*Excerpt to read*.

CPSR News Volume 13, Number 1: Winter 1995


I've been using computers for over 10 years and have been professionally employed as a computer analyst for the last six. I think my most significant contribution so far has been my involvement in founding the Victoria Free-Net (Canada's first). I'm a founding executive member, and have been most active in keeping public terminals on the agenda, creating and distributing a simple introductory guide, and starting a series of free public introductions to the Free-Net. As a sideline I have also started the first commercial, anonymous message service on the Internet (details available from, which allows people to share personal sentiments while protecting their privacy.

Once people have the communication tools... they will teach themselves.

The most important action computer professionals can take right now is to provide free, popular, public access to news and mail. And to do so with considerable hand-holding, education, and support. Offering the service for free is important in order to make it inclusive. There is an ever-growing segment of society that has little or no money to spare. Food and shelter will always take priority over education.

Popularity is important because the most effective communication reaches a lot of people. Using the service should be fun and easy, which doesn't require graphical front ends, but rather easy-to-read guides and live phone support.

Once people have the communication tools (news and mail), they will teach themselves. They just need help in the initial stages. Then you will have community support, popular support for the issues that affect everyone. If a goodly chunk of the community learns the value of free, uncensored, international communications, there will be substantial support for fights against dumb ideas like ClipperChip or plans to sell publicly funded information back to the public.

*Problems and tasks*.
• 1. From the CPSR News piece, extract everything from "CPSR News Volume" down to "protecting their privacy.".
• 2. According to the CPSR News piece, why is it important to offer public access to news and mail for free?

*Excerpted records*.
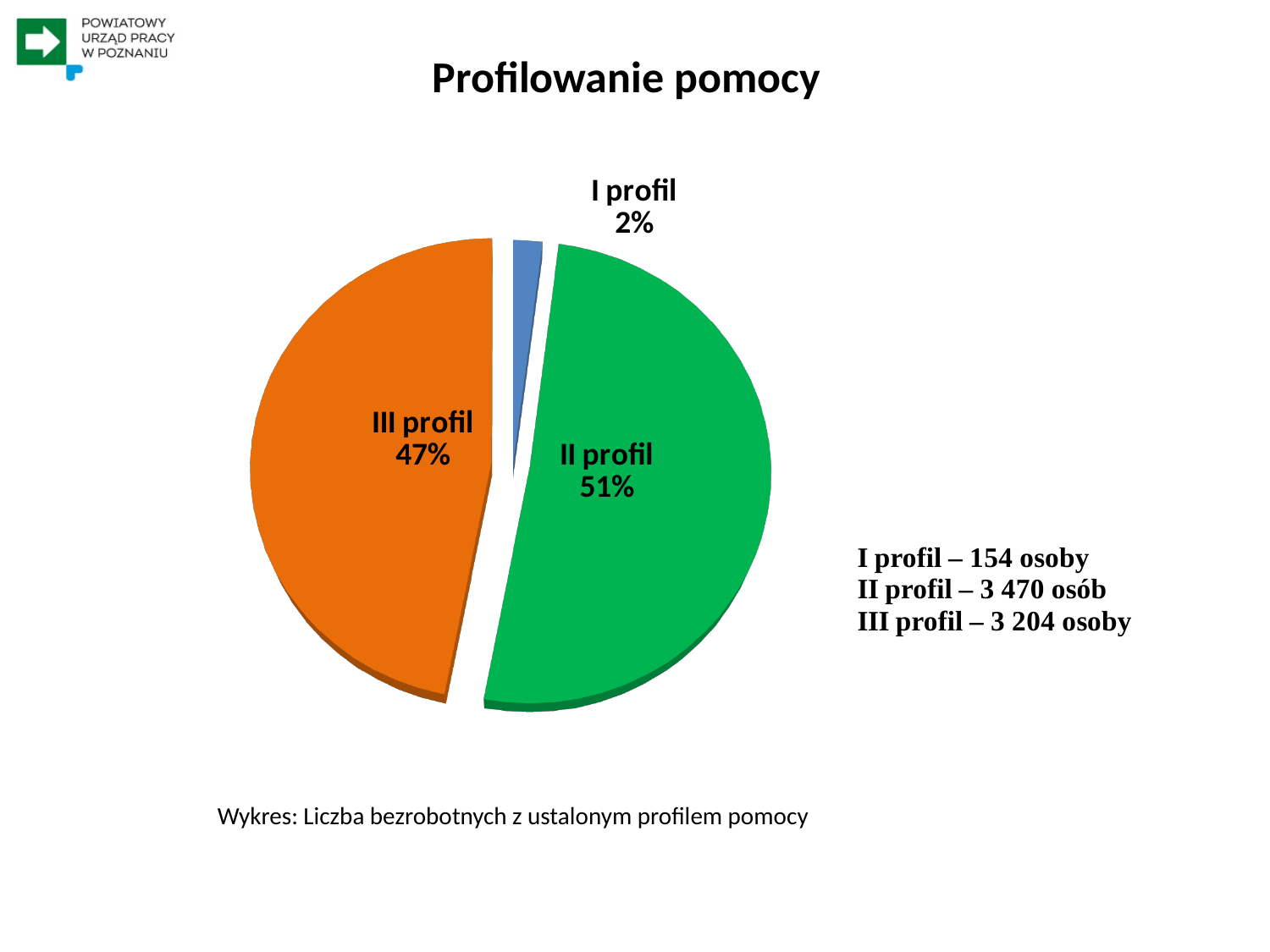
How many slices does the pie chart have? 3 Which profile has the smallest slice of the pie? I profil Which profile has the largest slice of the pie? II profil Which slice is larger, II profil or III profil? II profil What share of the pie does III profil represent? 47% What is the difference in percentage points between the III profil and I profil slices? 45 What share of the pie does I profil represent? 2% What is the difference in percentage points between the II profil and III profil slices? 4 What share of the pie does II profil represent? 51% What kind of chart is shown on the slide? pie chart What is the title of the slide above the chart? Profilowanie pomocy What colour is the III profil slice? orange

...

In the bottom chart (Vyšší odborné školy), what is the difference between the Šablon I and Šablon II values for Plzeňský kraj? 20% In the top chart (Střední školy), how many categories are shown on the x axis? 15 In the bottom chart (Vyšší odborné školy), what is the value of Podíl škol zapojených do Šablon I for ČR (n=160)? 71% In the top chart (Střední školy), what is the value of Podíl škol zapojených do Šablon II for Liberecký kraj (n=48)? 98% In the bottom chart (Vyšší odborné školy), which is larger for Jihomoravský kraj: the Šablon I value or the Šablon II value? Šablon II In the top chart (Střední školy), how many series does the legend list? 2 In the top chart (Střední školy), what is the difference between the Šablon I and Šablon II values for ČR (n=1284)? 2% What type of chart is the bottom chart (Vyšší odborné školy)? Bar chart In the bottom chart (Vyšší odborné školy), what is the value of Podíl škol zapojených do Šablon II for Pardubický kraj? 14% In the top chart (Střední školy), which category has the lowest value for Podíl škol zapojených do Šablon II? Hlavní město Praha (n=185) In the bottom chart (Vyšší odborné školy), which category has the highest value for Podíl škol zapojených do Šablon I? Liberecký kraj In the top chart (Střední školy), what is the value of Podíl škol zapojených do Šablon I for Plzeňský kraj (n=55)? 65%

*Answer section*.
• 1.
CPSR News Volume 13, Number 1: Winter 1995


I've been using computers for over 10 years and have been professionally employed as a computer analyst for the last six. I think my most significant contribution so far has been my involvement in founding the Victoria Free-Net (Canada's first). I'm a founding executive member, and have been most active in keeping public terminals on the agenda, creating and distributing a simple introductory guide, and starting a series of free public introductions to the Free-Net. As a sideline I have also started the first commercial, anonymous message service on the Internet (details available from, which allows people to share personal sentiments while protecting their privacy.

• 2. Offering the service for free makes it inclusive. A growing segment of society has little or no money to spare, and food and shelter will always take priority over education.